Excerpts of labeled region data:
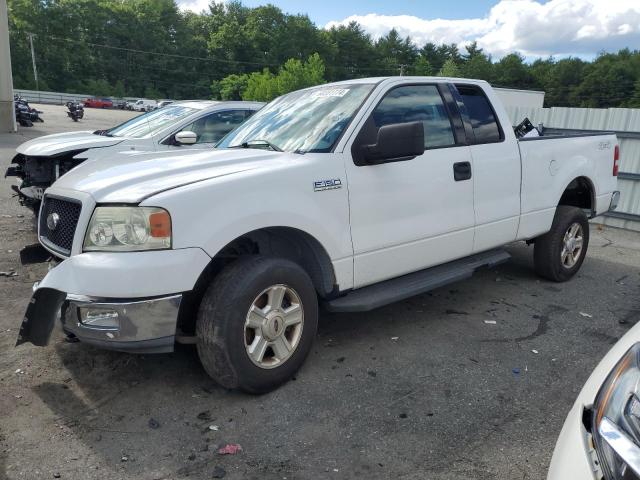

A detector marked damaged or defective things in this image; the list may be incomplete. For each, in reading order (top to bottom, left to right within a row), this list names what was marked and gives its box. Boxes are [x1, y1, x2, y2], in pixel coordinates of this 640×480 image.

crumpled car hood [15, 130, 125, 157]
crumpled car hood [52, 149, 288, 203]
broken headlight assembly [84, 205, 171, 251]
cracked asphalt [1, 105, 640, 480]
broken headlight assembly [592, 344, 640, 478]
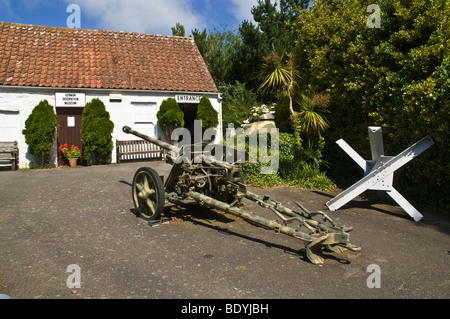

### Exercise
Output every line of the records above without any alteration, omitting the pictures.

### Correct response
A detector marked damaged or defective things in this image; the list may be incomplete. For each, in reading order (top to bottom, left to right within a row), this list names what was marked and gives its box. Boxes are [x1, y1, x2, y2], in pixel coordinates of this 640×480 image.

crumpled car hood [15, 130, 125, 157]
crumpled car hood [52, 149, 288, 203]
broken headlight assembly [84, 205, 171, 251]
cracked asphalt [1, 105, 640, 480]
broken headlight assembly [592, 344, 640, 478]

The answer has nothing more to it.